◆ Selected passage
Start

With the Baseball Hall of Fame’s class of 2023 announcement approaching, it’s time to run down this year’s candidates. Today, we look at the ballot’s most controversial returnees. These players may have stellar numbers, but their cases continue to stall – and, for one player, spiral out of control – largely due to off-field issues.

Andy Pettitte

Ray Stubblebine / Reuters

Position: SP
Teams: Yankees, Astros
JAWS: 47.2 (92nd at SP)
WAR: 60.2 (65th)
Year on ballot: 5th (10.7% in 2022)

3316 256-153 3.85 1.35 2448

Pettitte has the Yankee charm on his side, and it’s probably why he keeps hanging around. He never won a major award, but he was a constant and consistent presence on the mound for most of his career, and he tops the Yankees’ record books in many pitching categories. Pettitte crafted a stellar postseason resume, pitching in eight World Series – seven with New York and one in Houston – while winning four rings and earning 2001 ALCS MVP honors.


One likely reason he continues to flail away in no man’s land is that his name was found in the Mitchell Report alongside other PED users. Pettitte admitted to using human growth hormone shortly after the report was released but said he only did it to try and speed up his recovery from an elbow injury in 2002 and never used any steroids. Pettitte’s specific case is an outlier, because HGH, while a banned substance, is technically not a steroid; he also never tested positive for any banned substance after 2004.

Statistically, Pettitte’s also far from a lock, which in some ways makes it easier to brush him aside in this vote. Even if that one incident never happened, his Cooperstown credentials – including his postseason resume – are borderline at best. Though he’s gained a few votes from last year, Pettitte’s continuing to spin his wheels.

End

◆ Excerpts from a spatial dataset
Start

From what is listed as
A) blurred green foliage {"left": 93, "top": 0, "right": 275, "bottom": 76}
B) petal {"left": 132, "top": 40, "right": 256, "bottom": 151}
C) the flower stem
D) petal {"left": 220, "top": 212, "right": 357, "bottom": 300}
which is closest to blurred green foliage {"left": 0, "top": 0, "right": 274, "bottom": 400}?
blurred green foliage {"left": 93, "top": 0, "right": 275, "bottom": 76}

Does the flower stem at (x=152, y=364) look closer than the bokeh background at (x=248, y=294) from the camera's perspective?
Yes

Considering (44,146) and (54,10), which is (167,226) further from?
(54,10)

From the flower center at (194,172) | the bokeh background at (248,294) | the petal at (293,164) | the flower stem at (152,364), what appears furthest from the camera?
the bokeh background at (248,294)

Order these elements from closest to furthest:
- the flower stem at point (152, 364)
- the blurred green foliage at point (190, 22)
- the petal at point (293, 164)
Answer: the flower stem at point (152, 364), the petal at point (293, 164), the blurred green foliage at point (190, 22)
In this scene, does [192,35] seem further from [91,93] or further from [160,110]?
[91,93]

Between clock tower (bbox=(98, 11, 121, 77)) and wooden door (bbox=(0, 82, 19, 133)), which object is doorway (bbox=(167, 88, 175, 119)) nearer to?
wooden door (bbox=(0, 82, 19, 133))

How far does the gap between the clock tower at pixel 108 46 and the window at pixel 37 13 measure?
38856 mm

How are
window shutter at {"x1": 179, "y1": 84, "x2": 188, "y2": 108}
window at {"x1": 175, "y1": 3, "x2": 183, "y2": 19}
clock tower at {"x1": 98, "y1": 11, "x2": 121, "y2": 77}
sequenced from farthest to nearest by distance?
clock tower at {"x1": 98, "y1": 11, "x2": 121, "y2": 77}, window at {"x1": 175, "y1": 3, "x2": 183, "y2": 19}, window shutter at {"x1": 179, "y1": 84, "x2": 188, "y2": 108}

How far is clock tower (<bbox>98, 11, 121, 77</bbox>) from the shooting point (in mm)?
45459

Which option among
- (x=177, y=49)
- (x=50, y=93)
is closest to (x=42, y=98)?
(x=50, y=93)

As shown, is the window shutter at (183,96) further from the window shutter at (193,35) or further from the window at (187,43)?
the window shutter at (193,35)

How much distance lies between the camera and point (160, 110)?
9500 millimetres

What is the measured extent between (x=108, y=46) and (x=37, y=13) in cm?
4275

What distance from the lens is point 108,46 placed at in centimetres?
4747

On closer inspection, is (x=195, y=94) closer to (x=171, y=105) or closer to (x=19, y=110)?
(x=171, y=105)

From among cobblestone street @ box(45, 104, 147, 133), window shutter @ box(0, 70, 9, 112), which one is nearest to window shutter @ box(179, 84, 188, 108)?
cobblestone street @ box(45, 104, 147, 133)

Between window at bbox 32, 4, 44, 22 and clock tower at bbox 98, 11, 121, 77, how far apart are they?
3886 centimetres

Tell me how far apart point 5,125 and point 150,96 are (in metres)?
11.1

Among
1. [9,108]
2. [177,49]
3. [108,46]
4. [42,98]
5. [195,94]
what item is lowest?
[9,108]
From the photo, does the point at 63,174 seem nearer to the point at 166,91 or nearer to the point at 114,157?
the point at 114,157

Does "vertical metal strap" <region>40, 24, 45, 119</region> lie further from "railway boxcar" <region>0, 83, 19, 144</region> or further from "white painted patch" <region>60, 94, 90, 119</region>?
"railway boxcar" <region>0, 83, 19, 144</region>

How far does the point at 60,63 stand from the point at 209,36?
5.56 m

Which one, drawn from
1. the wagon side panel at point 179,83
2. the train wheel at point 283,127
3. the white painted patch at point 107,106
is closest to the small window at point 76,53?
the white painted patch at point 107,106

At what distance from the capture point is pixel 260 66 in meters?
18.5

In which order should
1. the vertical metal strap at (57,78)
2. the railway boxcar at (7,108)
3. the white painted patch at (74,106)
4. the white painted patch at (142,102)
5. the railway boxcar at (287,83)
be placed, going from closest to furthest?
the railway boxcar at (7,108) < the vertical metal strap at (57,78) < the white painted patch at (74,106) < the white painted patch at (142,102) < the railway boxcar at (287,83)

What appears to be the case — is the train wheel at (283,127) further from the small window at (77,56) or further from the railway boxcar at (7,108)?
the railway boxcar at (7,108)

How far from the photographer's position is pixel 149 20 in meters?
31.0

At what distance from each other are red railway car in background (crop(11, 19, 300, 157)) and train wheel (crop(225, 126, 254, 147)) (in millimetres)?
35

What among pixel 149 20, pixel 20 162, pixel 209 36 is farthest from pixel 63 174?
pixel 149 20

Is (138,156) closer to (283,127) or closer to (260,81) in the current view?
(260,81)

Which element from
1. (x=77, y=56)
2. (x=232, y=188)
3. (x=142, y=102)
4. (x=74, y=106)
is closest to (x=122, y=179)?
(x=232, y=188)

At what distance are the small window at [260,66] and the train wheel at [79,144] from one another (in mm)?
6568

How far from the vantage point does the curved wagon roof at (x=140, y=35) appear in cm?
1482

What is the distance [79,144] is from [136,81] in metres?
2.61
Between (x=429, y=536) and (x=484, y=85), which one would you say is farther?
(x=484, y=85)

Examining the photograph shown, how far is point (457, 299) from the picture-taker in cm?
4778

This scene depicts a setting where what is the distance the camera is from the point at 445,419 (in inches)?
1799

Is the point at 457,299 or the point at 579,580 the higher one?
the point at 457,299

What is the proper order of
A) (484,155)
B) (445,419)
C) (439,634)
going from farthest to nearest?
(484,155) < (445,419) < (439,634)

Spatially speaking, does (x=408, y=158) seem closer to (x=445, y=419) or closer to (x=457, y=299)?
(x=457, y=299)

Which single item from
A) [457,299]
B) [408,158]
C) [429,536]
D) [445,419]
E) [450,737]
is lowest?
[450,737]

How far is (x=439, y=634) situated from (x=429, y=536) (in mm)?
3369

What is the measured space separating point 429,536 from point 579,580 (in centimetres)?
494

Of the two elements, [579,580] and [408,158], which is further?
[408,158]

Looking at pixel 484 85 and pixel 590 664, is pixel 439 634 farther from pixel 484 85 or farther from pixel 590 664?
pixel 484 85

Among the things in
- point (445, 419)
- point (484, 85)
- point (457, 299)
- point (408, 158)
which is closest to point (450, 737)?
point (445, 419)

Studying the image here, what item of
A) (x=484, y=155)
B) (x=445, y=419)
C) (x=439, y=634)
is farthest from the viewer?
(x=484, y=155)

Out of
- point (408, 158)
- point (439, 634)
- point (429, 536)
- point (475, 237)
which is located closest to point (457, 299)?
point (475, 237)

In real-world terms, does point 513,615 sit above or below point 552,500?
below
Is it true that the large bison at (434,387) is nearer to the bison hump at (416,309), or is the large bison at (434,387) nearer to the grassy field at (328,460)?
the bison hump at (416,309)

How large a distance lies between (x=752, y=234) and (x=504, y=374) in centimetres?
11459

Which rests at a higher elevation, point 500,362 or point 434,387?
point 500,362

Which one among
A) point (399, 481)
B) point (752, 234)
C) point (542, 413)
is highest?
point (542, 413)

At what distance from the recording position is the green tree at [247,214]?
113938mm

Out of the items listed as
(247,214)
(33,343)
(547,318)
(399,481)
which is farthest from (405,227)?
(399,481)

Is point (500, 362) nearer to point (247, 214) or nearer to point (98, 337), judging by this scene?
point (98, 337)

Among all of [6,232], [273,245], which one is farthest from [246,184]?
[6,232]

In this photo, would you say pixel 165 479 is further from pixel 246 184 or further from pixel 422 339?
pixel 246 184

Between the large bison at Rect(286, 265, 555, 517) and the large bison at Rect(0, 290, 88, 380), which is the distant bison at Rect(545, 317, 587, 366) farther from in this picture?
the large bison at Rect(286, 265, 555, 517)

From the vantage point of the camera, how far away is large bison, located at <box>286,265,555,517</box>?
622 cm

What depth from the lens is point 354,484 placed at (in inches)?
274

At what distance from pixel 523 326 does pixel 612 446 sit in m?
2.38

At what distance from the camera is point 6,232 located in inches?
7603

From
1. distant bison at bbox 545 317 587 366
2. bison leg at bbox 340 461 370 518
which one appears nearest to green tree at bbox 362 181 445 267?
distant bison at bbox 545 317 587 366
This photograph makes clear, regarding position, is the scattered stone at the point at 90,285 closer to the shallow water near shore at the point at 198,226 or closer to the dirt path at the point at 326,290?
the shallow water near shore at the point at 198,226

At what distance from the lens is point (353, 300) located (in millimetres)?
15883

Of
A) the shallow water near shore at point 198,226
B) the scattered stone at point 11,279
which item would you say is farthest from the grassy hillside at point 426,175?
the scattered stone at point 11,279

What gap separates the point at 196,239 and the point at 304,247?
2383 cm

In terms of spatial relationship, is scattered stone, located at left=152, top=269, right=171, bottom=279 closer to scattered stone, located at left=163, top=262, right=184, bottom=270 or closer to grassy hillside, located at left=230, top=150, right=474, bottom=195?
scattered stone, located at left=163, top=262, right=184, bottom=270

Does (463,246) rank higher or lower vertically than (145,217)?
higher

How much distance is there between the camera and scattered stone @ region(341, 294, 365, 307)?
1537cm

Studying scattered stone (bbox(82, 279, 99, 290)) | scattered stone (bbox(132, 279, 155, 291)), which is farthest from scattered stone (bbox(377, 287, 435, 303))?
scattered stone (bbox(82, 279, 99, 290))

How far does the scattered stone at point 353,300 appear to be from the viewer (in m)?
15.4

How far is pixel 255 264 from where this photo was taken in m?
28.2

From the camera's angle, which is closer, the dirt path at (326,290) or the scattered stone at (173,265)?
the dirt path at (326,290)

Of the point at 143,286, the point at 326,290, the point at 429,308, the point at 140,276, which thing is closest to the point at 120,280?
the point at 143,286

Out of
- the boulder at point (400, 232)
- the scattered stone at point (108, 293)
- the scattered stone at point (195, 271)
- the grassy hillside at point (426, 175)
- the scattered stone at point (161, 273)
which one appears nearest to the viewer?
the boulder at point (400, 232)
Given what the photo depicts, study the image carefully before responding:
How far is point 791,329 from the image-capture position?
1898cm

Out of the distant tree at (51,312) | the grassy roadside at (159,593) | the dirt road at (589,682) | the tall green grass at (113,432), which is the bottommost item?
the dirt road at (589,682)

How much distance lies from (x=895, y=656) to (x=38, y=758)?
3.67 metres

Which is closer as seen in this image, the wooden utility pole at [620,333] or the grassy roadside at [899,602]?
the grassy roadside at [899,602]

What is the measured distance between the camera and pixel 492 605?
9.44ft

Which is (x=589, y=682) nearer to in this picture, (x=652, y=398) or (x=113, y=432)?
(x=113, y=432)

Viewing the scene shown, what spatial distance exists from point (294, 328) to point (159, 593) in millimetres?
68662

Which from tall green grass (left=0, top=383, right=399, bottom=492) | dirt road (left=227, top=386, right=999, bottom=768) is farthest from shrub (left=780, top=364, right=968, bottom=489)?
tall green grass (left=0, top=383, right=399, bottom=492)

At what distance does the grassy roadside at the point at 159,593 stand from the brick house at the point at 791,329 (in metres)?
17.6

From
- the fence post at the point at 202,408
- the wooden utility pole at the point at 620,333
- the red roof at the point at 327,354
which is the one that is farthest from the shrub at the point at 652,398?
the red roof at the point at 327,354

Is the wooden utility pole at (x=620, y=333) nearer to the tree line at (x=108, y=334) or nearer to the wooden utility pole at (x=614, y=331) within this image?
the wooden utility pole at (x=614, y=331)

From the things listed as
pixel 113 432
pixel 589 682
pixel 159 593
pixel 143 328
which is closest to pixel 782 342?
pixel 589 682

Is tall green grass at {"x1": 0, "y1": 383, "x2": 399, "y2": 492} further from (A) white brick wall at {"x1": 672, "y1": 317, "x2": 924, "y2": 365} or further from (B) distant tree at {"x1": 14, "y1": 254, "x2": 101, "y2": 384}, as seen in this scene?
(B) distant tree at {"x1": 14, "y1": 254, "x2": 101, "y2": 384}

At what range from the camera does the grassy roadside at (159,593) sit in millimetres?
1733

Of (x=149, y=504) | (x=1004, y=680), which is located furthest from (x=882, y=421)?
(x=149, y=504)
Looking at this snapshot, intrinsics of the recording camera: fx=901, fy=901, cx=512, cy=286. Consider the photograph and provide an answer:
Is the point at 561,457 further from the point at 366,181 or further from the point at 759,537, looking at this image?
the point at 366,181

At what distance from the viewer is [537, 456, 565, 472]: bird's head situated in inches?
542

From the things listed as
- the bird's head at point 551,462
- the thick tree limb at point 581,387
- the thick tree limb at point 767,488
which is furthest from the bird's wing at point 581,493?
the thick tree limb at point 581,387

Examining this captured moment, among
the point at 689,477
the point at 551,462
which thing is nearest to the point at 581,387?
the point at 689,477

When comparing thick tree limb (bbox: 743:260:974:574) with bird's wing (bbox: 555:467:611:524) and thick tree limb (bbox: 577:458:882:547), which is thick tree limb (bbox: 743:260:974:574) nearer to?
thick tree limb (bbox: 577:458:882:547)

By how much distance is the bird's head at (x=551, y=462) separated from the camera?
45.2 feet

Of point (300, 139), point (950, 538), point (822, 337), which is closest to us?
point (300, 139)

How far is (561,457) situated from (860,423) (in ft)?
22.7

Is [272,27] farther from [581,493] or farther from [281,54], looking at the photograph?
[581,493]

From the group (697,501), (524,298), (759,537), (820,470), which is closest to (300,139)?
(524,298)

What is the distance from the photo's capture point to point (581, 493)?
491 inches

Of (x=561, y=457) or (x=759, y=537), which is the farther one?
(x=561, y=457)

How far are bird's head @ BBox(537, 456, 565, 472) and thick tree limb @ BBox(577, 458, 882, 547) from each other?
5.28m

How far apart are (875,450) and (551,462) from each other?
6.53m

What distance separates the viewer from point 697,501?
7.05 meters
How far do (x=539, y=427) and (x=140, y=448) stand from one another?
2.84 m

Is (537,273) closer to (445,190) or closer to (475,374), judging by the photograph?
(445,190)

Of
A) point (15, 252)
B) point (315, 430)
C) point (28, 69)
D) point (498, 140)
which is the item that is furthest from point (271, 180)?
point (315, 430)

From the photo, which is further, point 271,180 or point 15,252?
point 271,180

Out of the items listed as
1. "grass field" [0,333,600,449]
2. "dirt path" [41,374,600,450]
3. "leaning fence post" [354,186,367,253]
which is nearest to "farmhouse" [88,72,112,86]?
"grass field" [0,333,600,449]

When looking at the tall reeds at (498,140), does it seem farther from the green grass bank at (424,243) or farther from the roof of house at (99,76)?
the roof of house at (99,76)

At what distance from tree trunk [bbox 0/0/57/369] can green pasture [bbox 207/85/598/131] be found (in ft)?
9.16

End

◆ Given instruction A
Translate into French the following sentence from the Hall of Fame ballot article: "Today, we look at the ballot's most controversial returnees."
◆ Given instruction B
Show every line of the records that contains the string "path".

◆ Worked solution A
Aujourd'hui, nous examinons les candidats de retour les plus controversés du scrutin.

◆ Worked solution B
This photograph makes clear, regarding position, is the scattered stone at the point at 90,285 closer to the shallow water near shore at the point at 198,226 or closer to the dirt path at the point at 326,290?
From the camera's angle, which is closer, the dirt path at (326,290) or the scattered stone at (173,265)?
the dirt path at (326,290)
2. "dirt path" [41,374,600,450]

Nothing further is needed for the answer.